Task objective: Leaving out all images, write out the records that follow exactly.

Saved data entries:
┄┄┄┄┄┄
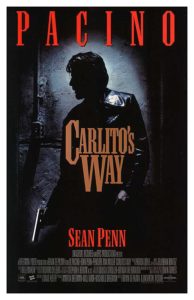 Carlito's Way Story Structure. Official Movie Poster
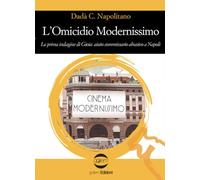 L'omicidio modernissimo. La prima indagine di Gioia: aiuto commissario abusivo a Napoli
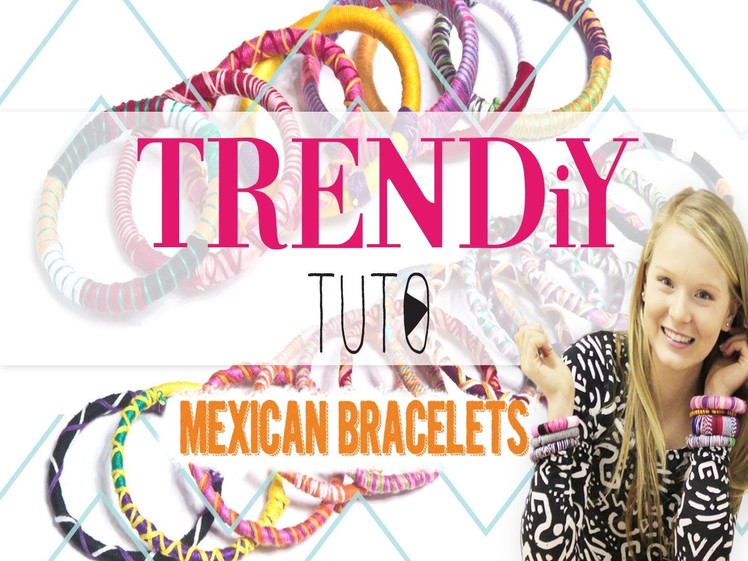 TUTO DIY TRENDiY ART - Mexican Bracelets
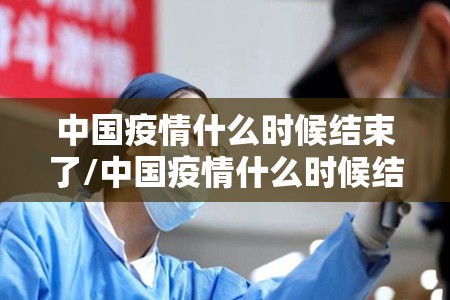中国疫情什么时候结束了/中国疫情什么时候结束了最新消息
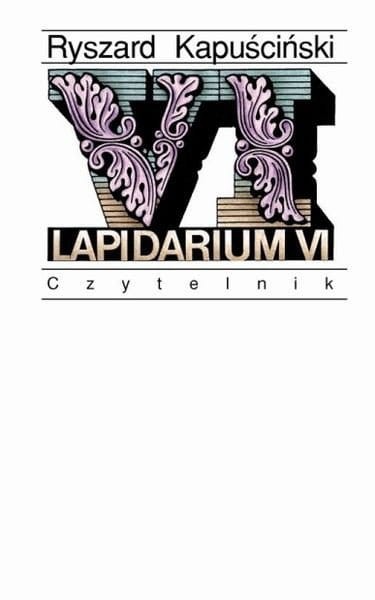 Lapidarium VI Ryszard Kapuściński.jpg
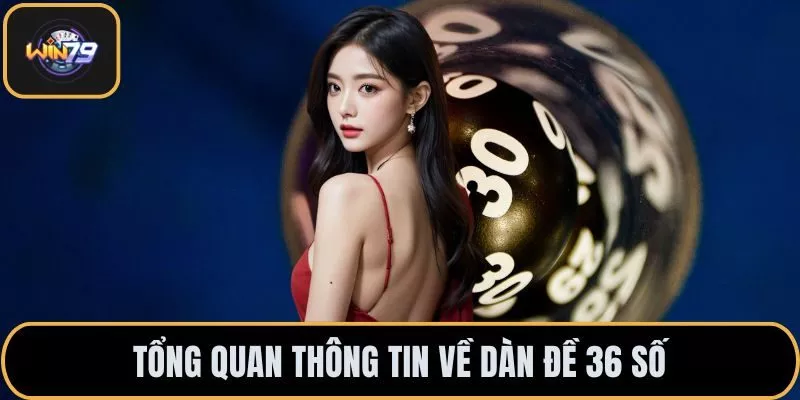 Tổng quan thông tin về dàn đề 36 số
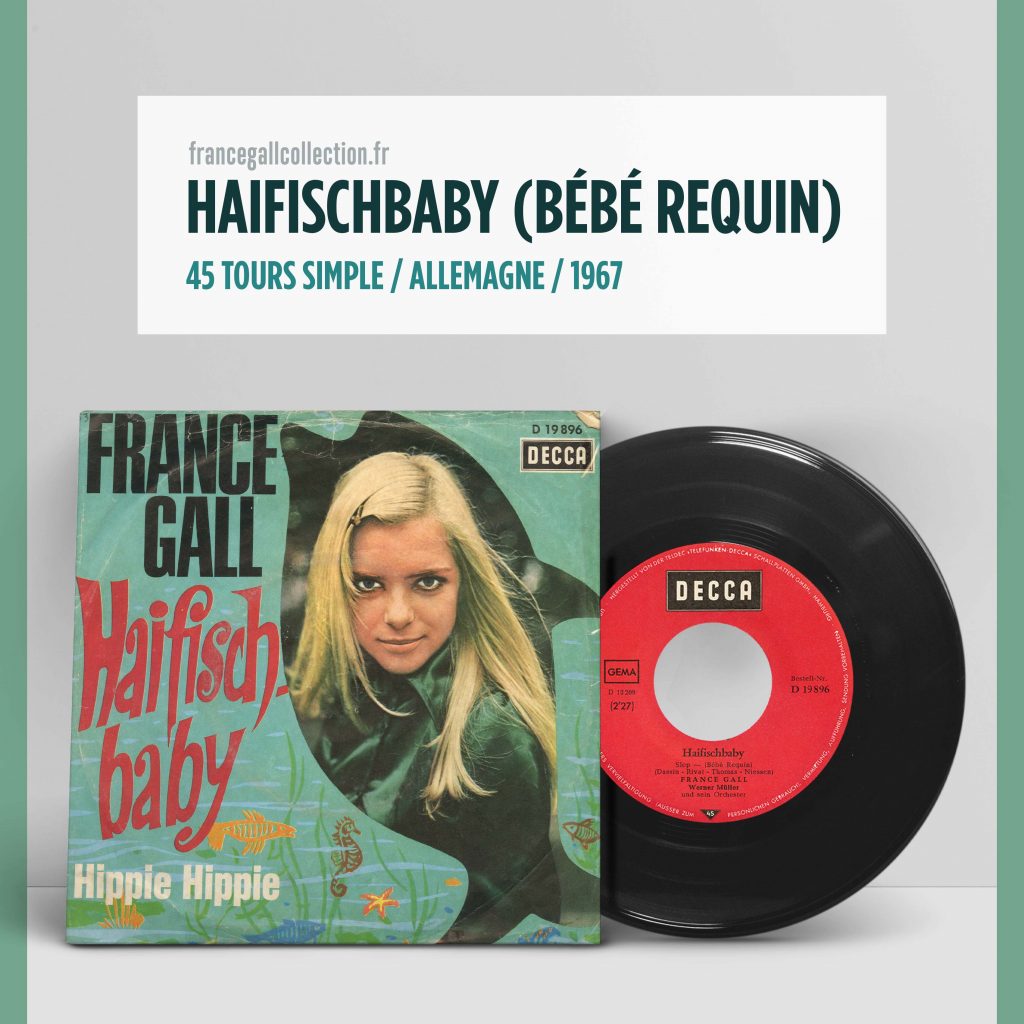 Haifischbaby est la version allemande du titre Bébé Requin, devenu un tube incontournable composé par Joe Dassin, Franck Thomas et Jean-Michel Rivat.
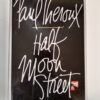 Half Moon Street by Paul Theroux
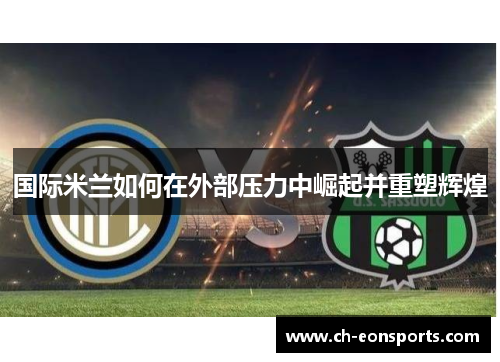 国际米兰如何在外部压力中崛起并重塑辉煌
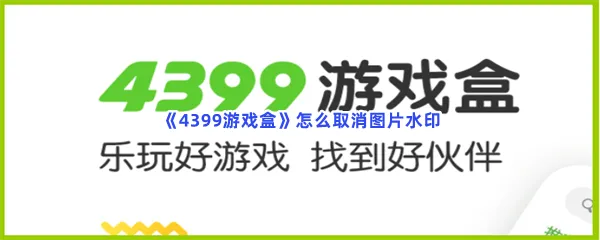 4399游戏盒怎么取消图片水印-4399游戏盒取消图片水印的流程一览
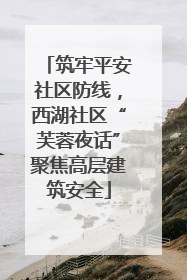 筑牢平安社区防线，西湖社区“芙蓉夜话”聚焦高层建筑安全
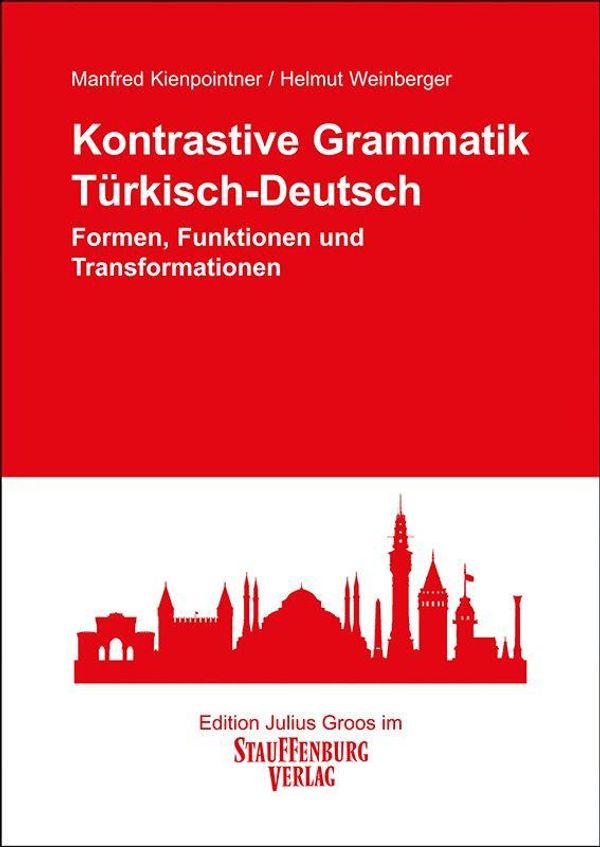 Kontrastive Grammatik Türkisch-Deutsch - Manfred Kienpointner (Buch)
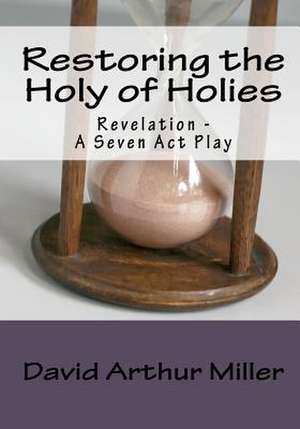 Restoring the Holy of Holies: Revelation - A Seven ACT Play de Miller, David Arthur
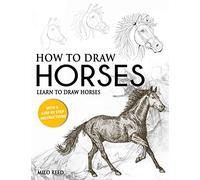 How to Draw Horses: Learn to Draw Horses with a Step by Step Instructions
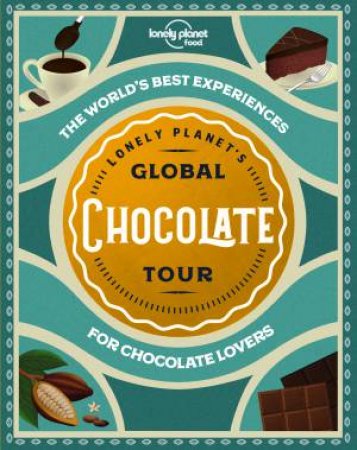 Lonely Planet's Global Chocolate Tour by Various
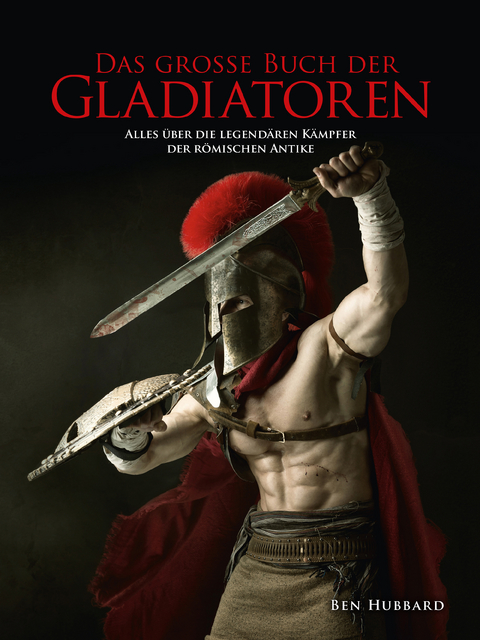Das gro&szlig;e Buch der Gladiatoren - Ben Hubbard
┄┄┄┄┄┄
Answer below:
 Carlito's Way Story Structure. Official Movie Poster
 L'omicidio modernissimo. La prima indagine di Gioia: aiuto commissario abusivo a Napoli
 TUTO DIY TRENDiY ART - Mexican Bracelets
中国疫情什么时候结束了/中国疫情什么时候结束了最新消息
 Lapidarium VI Ryszard Kapuściński.jpg
 Tổng quan thông tin về dàn đề 36 số
 Haifischbaby est la version allemande du titre Bébé Requin, devenu un tube incontournable composé par Joe Dassin, Franck Thomas et Jean-Michel Rivat.
 Half Moon Street by Paul Theroux
 国际米兰如何在外部压力中崛起并重塑辉煌
 4399游戏盒怎么取消图片水印-4399游戏盒取消图片水印的流程一览
 筑牢平安社区防线，西湖社区“芙蓉夜话”聚焦高层建筑安全
 Kontrastive Grammatik Türkisch-Deutsch - Manfred Kienpointner (Buch)
 Restoring the Holy of Holies: Revelation - A Seven ACT Play de Miller, David Arthur
 How to Draw Horses: Learn to Draw Horses with a Step by Step Instructions
 Lonely Planet's Global Chocolate Tour by Various
Das gro&szlig;e Buch der Gladiatoren - Ben Hubbard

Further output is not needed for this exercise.